▶ REQUIRED TASK: Copy out all the items below, substituting "hanging pendant lamp" wherever "exposed edison light bulb" appears and leaving everything else untouched.

[Collected data entries]
──────────────────────────────
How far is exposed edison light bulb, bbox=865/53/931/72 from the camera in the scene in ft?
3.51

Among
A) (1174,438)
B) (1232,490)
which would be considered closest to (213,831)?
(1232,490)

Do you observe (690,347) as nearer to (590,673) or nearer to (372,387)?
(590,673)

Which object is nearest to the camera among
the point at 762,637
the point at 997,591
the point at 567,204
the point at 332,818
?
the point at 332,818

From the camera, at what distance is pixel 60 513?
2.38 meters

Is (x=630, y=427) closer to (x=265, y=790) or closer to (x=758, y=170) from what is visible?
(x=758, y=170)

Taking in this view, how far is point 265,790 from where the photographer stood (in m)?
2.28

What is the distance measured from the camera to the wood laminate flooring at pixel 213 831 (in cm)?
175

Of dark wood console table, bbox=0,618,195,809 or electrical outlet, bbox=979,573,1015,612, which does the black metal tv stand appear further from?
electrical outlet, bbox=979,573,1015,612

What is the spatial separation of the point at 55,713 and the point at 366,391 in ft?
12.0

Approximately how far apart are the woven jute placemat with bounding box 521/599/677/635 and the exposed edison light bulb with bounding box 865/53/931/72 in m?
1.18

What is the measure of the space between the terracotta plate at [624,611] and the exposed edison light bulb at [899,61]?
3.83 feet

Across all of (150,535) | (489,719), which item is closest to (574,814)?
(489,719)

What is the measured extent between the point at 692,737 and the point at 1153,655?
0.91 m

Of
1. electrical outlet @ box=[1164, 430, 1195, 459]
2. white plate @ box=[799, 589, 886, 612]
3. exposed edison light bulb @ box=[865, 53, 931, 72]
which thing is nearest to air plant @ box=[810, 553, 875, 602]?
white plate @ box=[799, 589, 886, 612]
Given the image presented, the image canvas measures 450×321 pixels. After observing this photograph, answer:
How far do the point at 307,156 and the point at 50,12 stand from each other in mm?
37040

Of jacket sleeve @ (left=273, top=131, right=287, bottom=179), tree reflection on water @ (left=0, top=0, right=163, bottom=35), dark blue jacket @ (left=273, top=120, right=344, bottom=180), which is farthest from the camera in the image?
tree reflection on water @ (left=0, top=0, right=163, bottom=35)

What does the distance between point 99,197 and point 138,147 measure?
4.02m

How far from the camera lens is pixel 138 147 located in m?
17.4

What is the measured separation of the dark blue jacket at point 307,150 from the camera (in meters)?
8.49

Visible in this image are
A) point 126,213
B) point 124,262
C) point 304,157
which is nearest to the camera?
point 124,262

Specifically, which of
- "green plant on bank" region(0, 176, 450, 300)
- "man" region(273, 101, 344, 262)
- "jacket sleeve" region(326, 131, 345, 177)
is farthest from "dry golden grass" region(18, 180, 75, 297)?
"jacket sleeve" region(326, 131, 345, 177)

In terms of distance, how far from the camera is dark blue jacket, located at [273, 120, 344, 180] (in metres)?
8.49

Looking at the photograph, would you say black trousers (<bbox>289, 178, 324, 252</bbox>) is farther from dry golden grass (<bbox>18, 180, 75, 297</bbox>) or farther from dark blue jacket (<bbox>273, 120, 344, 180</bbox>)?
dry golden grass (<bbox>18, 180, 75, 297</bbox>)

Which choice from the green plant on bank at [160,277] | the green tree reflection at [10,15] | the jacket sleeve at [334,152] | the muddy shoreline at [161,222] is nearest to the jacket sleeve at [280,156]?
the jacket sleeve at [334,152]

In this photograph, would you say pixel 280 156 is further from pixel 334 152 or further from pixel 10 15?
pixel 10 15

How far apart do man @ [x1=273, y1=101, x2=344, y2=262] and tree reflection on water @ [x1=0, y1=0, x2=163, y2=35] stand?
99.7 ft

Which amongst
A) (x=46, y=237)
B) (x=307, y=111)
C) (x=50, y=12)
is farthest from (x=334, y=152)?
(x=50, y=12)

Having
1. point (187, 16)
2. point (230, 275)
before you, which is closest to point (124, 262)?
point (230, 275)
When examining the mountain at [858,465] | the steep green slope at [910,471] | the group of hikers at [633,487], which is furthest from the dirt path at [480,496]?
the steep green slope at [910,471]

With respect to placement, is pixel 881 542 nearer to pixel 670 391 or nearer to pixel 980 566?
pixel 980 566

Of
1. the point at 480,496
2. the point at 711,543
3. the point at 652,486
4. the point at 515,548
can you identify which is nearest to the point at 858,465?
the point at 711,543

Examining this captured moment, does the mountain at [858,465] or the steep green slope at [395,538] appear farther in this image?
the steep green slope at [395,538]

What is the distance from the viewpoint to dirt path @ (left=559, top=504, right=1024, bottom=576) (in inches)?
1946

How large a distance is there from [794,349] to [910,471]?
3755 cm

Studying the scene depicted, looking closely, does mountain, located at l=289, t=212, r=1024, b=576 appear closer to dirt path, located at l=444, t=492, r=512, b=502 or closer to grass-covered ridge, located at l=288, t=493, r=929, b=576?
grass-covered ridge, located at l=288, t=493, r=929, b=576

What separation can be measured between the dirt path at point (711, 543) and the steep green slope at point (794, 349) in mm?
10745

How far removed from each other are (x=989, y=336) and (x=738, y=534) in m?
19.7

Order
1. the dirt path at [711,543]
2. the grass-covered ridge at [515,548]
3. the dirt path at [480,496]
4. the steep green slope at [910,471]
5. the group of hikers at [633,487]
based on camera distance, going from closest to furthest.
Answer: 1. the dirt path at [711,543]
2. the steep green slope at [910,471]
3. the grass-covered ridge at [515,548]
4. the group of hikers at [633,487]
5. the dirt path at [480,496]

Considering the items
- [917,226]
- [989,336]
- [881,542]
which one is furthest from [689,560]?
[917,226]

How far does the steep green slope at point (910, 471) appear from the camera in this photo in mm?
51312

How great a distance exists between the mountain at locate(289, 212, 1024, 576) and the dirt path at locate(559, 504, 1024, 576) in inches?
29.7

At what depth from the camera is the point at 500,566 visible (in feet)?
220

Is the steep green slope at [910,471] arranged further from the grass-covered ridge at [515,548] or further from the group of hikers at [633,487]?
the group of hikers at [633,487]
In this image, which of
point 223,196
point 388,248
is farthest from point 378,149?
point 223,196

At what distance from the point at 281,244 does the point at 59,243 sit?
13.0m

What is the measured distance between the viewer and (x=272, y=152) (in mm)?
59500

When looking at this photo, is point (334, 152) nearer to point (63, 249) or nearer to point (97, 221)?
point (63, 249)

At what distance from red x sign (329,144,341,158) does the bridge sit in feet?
──────────────────────────────
▶ THE COMPLETED TASK:
How far is hanging pendant lamp, bbox=865/53/931/72 from the camera in the scene in ft?
3.51

Among
A) (1174,438)
B) (1232,490)
which would be considered closest to (213,831)?
(1232,490)

Do you observe (690,347) as nearer to (590,673) or nearer to (372,387)?
(590,673)

Which object is nearest to the camera among
the point at 762,637
the point at 997,591
the point at 567,204
the point at 332,818
?
the point at 332,818

From the camera, at what distance is pixel 60 513?
2.38 meters

Is (x=630, y=427) closer to (x=265, y=790) or closer to (x=758, y=170) from what is visible?
(x=758, y=170)

Taking in this view, how far is point 265,790 from where the photographer stood (in m)?
2.28

What is the distance measured from the camera to the wood laminate flooring at pixel 213 831 (in cm)?
175

Of dark wood console table, bbox=0,618,195,809 or electrical outlet, bbox=979,573,1015,612, which does the black metal tv stand appear further from?
electrical outlet, bbox=979,573,1015,612

What is the spatial separation of the point at 55,713 and the point at 366,391 in ft?
12.0

Approximately how far apart are the woven jute placemat with bounding box 521/599/677/635 and the hanging pendant lamp with bounding box 865/53/931/72 in m?
1.18

What is the measure of the space between the terracotta plate at [624,611] and the hanging pendant lamp at [899,61]?
3.83 feet

Across all of (150,535) | (489,719), which item is closest to (574,814)?
(489,719)

What is the measured extent between the point at 692,737 and the point at 1153,655?
0.91 m

Of
1. electrical outlet @ box=[1164, 430, 1195, 459]
2. white plate @ box=[799, 589, 886, 612]
3. hanging pendant lamp @ box=[865, 53, 931, 72]
which thing is nearest to air plant @ box=[810, 553, 875, 602]?
white plate @ box=[799, 589, 886, 612]
Given the image presented, the image canvas measures 450×321 pixels. After observing this photograph, answer:
How far do the point at 307,156 and the point at 50,12 stand from each other in mm?
37040

Of jacket sleeve @ (left=273, top=131, right=287, bottom=179), tree reflection on water @ (left=0, top=0, right=163, bottom=35), dark blue jacket @ (left=273, top=120, right=344, bottom=180), which is farthest from the camera in the image?
tree reflection on water @ (left=0, top=0, right=163, bottom=35)

What does the distance between point 99,197 and point 138,147 measure?
4.02m

How far from the camera lens is pixel 138 147 located in m?
17.4

What is the measured separation of the dark blue jacket at point 307,150 from the camera (in meters)?
8.49

Visible in this image are
A) point 126,213
B) point 124,262
C) point 304,157
which is nearest to the camera?
point 124,262

Specifically, which of
- "green plant on bank" region(0, 176, 450, 300)
- "man" region(273, 101, 344, 262)
- "jacket sleeve" region(326, 131, 345, 177)
is farthest from "dry golden grass" region(18, 180, 75, 297)?
"jacket sleeve" region(326, 131, 345, 177)

In terms of distance, how far from the camera is dark blue jacket, located at [273, 120, 344, 180] (in metres)?
8.49

Looking at the photograph, would you say black trousers (<bbox>289, 178, 324, 252</bbox>) is farther from dry golden grass (<bbox>18, 180, 75, 297</bbox>) or farther from dark blue jacket (<bbox>273, 120, 344, 180</bbox>)?
dry golden grass (<bbox>18, 180, 75, 297</bbox>)

Which choice from the green plant on bank at [160,277] | the green tree reflection at [10,15] | the jacket sleeve at [334,152] | the muddy shoreline at [161,222] is nearest to the jacket sleeve at [280,156]?
the jacket sleeve at [334,152]

In this photograph, would you say pixel 280 156 is further from pixel 334 152 or further from pixel 10 15?
pixel 10 15

How far apart do man @ [x1=273, y1=101, x2=344, y2=262] and tree reflection on water @ [x1=0, y1=0, x2=163, y2=35] stand?
99.7 ft

Which amongst
A) (x=46, y=237)
B) (x=307, y=111)
C) (x=50, y=12)
is farthest from (x=334, y=152)?
(x=50, y=12)

Having
1. point (187, 16)
2. point (230, 275)
before you, which is closest to point (124, 262)?
point (230, 275)
When examining the mountain at [858,465] | the steep green slope at [910,471] | the group of hikers at [633,487], which is furthest from the dirt path at [480,496]?
the steep green slope at [910,471]

With respect to placement, is pixel 881 542 nearer to pixel 670 391 or nearer to pixel 980 566?
pixel 980 566

Of
1. the point at 480,496
2. the point at 711,543
3. the point at 652,486
4. the point at 515,548
can you identify which is nearest to the point at 858,465?
the point at 711,543

Examining this captured moment, does the mountain at [858,465] or the steep green slope at [395,538] appear farther in this image?
the steep green slope at [395,538]

What is the distance from the viewpoint to dirt path @ (left=559, top=504, right=1024, bottom=576) (in inches)?
1946

How large a distance is there from [794,349] to [910,471]?
3755 cm

Studying the scene depicted, looking closely, does mountain, located at l=289, t=212, r=1024, b=576 appear closer to dirt path, located at l=444, t=492, r=512, b=502 or closer to grass-covered ridge, located at l=288, t=493, r=929, b=576?
grass-covered ridge, located at l=288, t=493, r=929, b=576

What separation can be measured between the dirt path at point (711, 543) and the steep green slope at point (794, 349) in mm?
10745

How far removed from each other are (x=989, y=336) and (x=738, y=534) in m?
19.7

Order
1. the dirt path at [711,543]
2. the grass-covered ridge at [515,548]
3. the dirt path at [480,496]
4. the steep green slope at [910,471]
5. the group of hikers at [633,487]
based on camera distance, going from closest to furthest.
Answer: 1. the dirt path at [711,543]
2. the steep green slope at [910,471]
3. the grass-covered ridge at [515,548]
4. the group of hikers at [633,487]
5. the dirt path at [480,496]

Considering the items
- [917,226]
- [989,336]
- [881,542]
which one is furthest from [689,560]?
[917,226]

How far does the steep green slope at point (910, 471) appear from the camera in this photo in mm?
51312

How great a distance exists between the mountain at locate(289, 212, 1024, 576) and the dirt path at locate(559, 504, 1024, 576) in inches?
29.7

At what depth from the camera is the point at 500,566 visible (in feet)?
220

Is the steep green slope at [910,471] arranged further from the grass-covered ridge at [515,548] or further from the group of hikers at [633,487]?
the group of hikers at [633,487]
In this image, which of
point 223,196
point 388,248
is farthest from point 378,149?
point 223,196

At what distance from the point at 281,244 does the point at 59,243 sit?
13.0m

What is the measured distance between the viewer and (x=272, y=152) (in mm)?
59500

When looking at this photo, is point (334, 152) nearer to point (63, 249) or nearer to point (97, 221)?
point (63, 249)

At what distance from red x sign (329,144,341,158) does the bridge sit in feet?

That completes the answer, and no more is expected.